_DOCUMENT_
•••••

There are a number of responses that enterprise architects can consider – some of which could be:

1. Cost pressure 

Cost pressure can be alleviated through enabling a more flexible, dynamic workforce. Considering primarily business architecture, architects can examine the existing operating model, then consider how the operating model could change to facilitate more flexible working arrangements.

Defining key roles and responsibilities abstracted from individuals (producing a more logical business architecture, as opposed to physical) enables different scenarios to be applied, which in turn can be used to drive different logical operating models, that vary by product, service, geography or business unit.

Pricing pressure can be alleviated through more flexible and/or more dynamic pricing capabilities, which are in turn underpinned by new or modified technology landscapes.

•••••

_TASK A_
Write out the part of the enterprise architecture passage from "Cost pressure can" up to and including "modified technology landscapes.".
The passage above has no connection to the rows that follow it.

Dataset items:
•••••

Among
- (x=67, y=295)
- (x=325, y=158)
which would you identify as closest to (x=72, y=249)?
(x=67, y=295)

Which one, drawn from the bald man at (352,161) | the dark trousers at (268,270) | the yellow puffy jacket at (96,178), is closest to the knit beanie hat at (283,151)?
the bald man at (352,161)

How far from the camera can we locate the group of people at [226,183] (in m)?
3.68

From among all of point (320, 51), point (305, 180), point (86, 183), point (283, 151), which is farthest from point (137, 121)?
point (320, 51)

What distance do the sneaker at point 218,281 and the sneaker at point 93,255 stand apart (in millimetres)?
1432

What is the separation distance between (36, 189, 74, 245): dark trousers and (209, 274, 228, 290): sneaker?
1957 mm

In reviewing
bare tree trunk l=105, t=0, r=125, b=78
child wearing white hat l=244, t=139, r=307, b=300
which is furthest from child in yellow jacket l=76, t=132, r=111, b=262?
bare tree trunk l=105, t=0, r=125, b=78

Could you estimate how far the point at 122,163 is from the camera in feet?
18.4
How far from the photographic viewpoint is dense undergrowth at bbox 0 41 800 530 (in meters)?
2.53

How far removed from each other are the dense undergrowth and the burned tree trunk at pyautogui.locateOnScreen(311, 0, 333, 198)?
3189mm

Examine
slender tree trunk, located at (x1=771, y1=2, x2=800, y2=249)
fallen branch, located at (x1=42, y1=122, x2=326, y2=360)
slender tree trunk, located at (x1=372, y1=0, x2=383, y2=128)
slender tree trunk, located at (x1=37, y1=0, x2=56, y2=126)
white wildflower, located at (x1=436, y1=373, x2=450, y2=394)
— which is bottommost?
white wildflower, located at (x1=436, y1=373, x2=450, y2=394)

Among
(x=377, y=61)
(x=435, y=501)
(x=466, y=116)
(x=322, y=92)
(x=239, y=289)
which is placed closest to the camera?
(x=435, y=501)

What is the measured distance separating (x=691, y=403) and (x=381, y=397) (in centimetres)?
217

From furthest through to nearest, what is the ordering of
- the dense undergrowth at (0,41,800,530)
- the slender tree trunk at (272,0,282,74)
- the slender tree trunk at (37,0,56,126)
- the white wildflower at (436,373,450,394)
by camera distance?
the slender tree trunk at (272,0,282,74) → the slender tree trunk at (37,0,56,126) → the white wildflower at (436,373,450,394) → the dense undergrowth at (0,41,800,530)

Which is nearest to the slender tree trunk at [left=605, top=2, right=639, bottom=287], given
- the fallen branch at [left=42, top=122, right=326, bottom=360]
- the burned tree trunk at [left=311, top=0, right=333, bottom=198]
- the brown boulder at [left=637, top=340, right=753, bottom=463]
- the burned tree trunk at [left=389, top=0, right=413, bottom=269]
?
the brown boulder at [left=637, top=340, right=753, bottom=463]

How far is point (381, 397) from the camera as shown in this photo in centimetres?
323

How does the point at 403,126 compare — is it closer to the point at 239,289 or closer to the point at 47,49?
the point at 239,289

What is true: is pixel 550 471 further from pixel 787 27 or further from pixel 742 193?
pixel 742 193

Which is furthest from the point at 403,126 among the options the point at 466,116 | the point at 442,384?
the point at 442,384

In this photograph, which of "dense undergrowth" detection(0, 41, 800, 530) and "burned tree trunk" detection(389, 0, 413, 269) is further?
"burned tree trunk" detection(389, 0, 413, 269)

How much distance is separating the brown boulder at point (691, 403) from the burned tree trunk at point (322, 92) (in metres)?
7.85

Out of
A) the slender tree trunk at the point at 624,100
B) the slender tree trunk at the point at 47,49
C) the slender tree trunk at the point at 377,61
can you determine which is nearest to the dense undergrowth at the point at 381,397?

•••••

_TASK B_
Show each line of the rows that contains the word "slender".

_CORRECT OUTPUT A_
Cost pressure can be alleviated through enabling a more flexible, dynamic workforce. Considering primarily business architecture, architects can examine the existing operating model, then consider how the operating model could change to facilitate more flexible working arrangements.

Defining key roles and responsibilities abstracted from individuals (producing a more logical business architecture, as opposed to physical) enables different scenarios to be applied, which in turn can be used to drive different logical operating models, that vary by product, service, geography or business unit.

Pricing pressure can be alleviated through more flexible and/or more dynamic pricing capabilities, which are in turn underpinned by new or modified technology landscapes.

_CORRECT OUTPUT B_
slender tree trunk, located at (x1=771, y1=2, x2=800, y2=249)
slender tree trunk, located at (x1=372, y1=0, x2=383, y2=128)
slender tree trunk, located at (x1=37, y1=0, x2=56, y2=126)
- the slender tree trunk at (272,0,282,74)
- the slender tree trunk at (37,0,56,126)
the slender tree trunk at (272,0,282,74) → the slender tree trunk at (37,0,56,126) → the white wildflower at (436,373,450,394) → the dense undergrowth at (0,41,800,530)
Which is nearest to the slender tree trunk at [left=605, top=2, right=639, bottom=287], given
A) the slender tree trunk at the point at 624,100
B) the slender tree trunk at the point at 47,49
C) the slender tree trunk at the point at 377,61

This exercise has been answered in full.